- _WORK TO DO_:
Reproduce exactly the lines from the line containing "Is point (344, 36) further" through the end of the records below, including both ends, and nothing else.

- _SUPPLIED DATA_:
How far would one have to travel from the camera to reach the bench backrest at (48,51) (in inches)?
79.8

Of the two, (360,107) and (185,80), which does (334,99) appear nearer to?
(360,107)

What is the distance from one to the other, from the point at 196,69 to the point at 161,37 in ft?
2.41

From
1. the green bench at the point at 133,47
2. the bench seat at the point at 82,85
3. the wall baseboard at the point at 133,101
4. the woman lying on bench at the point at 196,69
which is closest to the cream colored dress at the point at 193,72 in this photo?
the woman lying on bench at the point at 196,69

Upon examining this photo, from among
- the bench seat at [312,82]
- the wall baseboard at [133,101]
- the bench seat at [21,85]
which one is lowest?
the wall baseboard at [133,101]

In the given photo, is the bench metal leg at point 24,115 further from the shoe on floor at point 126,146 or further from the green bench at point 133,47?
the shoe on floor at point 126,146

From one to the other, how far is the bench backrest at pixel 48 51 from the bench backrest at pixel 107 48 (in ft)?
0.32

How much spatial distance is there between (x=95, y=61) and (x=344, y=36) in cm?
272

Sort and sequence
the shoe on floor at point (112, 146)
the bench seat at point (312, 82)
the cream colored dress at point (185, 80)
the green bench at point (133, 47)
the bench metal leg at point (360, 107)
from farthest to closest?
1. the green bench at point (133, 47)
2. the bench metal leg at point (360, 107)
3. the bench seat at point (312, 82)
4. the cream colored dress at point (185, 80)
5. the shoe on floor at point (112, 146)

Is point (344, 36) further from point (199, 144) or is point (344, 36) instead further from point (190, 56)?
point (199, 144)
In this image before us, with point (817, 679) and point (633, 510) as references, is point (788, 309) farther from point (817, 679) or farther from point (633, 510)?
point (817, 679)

- _RESULT OF THE EXERCISE_:
Is point (344, 36) further from point (199, 144) or is point (344, 36) instead further from point (190, 56)?
point (199, 144)
In this image before us, with point (817, 679) and point (633, 510) as references, is point (788, 309) farther from point (817, 679) or farther from point (633, 510)?
point (817, 679)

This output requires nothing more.